CHICAGO, IL – Medical identity theft can be one of the most devastating forms of identity theft. In 2014, it increased 22 percent according to recent studies. This increase significantly impacts people because victims find it difficult to undo the damage caused by inaccurate medical records or fraudulent bills. The Better Business Bureau (BBB) is urging consumers to carefully check all health-related documentation from doctors, drug stores and insurance providers.
The thefts start when scammers contact their victims by phone claiming to be representatives of state health departments. Once the thieves have the information, it can result in incorrect entries being placed in existing medical records and can involve the creation of fictitious medical records in your name. It can leave a trail of falsified information in medical records that can plague your medical and financial life for years or even put your health at risk.
“Health departments do not conduct these types of phone surveys,” says Steve Bernas, president & CEO of the Better Business Bureau serving Chicago and Northern Illinois. “Don’t give personal health information over the phone to anyone unless you have placed the call and know who you’re dealing with.”

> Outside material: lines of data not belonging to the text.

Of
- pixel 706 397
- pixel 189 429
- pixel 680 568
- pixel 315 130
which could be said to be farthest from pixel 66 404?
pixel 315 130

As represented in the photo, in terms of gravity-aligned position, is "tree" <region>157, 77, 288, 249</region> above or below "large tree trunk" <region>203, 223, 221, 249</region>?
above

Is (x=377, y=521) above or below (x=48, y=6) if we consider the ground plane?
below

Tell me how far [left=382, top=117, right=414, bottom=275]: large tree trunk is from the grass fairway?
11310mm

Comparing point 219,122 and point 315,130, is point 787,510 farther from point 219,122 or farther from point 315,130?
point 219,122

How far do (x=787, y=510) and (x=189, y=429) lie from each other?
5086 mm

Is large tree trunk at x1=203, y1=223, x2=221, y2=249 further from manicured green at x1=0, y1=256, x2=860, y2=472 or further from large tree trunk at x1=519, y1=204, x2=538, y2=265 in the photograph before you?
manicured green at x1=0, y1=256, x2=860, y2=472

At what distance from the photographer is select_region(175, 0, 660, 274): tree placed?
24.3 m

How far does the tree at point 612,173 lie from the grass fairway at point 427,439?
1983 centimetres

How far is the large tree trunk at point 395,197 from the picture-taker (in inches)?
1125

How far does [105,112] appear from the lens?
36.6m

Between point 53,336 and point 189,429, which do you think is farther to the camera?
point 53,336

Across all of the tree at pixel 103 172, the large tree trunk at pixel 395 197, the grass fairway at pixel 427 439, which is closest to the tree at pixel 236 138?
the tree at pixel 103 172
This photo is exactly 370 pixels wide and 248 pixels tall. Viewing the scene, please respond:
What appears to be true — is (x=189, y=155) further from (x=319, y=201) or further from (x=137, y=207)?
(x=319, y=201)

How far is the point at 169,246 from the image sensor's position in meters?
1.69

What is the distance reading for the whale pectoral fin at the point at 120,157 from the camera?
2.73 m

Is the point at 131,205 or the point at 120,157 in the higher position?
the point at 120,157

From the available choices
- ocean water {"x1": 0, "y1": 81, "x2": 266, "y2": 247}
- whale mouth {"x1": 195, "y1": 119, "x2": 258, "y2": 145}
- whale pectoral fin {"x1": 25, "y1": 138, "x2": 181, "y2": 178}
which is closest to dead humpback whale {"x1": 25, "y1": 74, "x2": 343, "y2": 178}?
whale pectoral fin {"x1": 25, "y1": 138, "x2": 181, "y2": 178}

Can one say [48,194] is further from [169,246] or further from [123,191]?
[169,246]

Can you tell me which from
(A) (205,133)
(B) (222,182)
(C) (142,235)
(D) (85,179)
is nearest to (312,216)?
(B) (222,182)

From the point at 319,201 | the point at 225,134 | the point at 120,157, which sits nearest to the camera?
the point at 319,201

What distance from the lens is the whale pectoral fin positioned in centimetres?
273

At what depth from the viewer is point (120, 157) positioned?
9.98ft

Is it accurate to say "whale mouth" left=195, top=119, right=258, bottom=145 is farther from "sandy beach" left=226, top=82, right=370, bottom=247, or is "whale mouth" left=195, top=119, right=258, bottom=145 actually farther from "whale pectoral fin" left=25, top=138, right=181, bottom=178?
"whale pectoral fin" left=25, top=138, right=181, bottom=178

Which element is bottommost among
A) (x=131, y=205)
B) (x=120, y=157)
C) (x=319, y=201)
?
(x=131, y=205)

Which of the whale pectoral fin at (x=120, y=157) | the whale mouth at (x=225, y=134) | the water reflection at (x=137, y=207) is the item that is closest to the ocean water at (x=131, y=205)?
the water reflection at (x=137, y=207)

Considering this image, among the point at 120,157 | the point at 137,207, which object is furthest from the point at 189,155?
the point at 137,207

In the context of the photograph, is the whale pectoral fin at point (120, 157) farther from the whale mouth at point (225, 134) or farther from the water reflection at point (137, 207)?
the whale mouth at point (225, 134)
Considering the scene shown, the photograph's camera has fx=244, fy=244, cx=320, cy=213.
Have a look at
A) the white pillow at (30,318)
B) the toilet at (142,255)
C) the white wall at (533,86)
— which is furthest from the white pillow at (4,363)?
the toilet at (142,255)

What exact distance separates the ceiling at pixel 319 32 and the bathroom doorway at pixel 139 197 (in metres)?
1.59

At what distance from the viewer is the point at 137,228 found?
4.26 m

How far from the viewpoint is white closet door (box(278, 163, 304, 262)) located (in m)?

Make sure to read your medical and insurances statements regularly and completely, as they can show signs of identity theft. Check the name of the provider, the date of service and the service provided. If you see a mistake, contact your insurance company and report a problem.
Watch out for signs of medical identity theft:
- A bill for medical services you didn’t receive.
- A call from a debt collector about a medical debt you don’t owe.
- Medical collection notices on your credit report that you don’t recognize.
- A notice from your health plan saying you reached your benefit limit.
- A denial of insurance because your medical records show a condition you don’t have.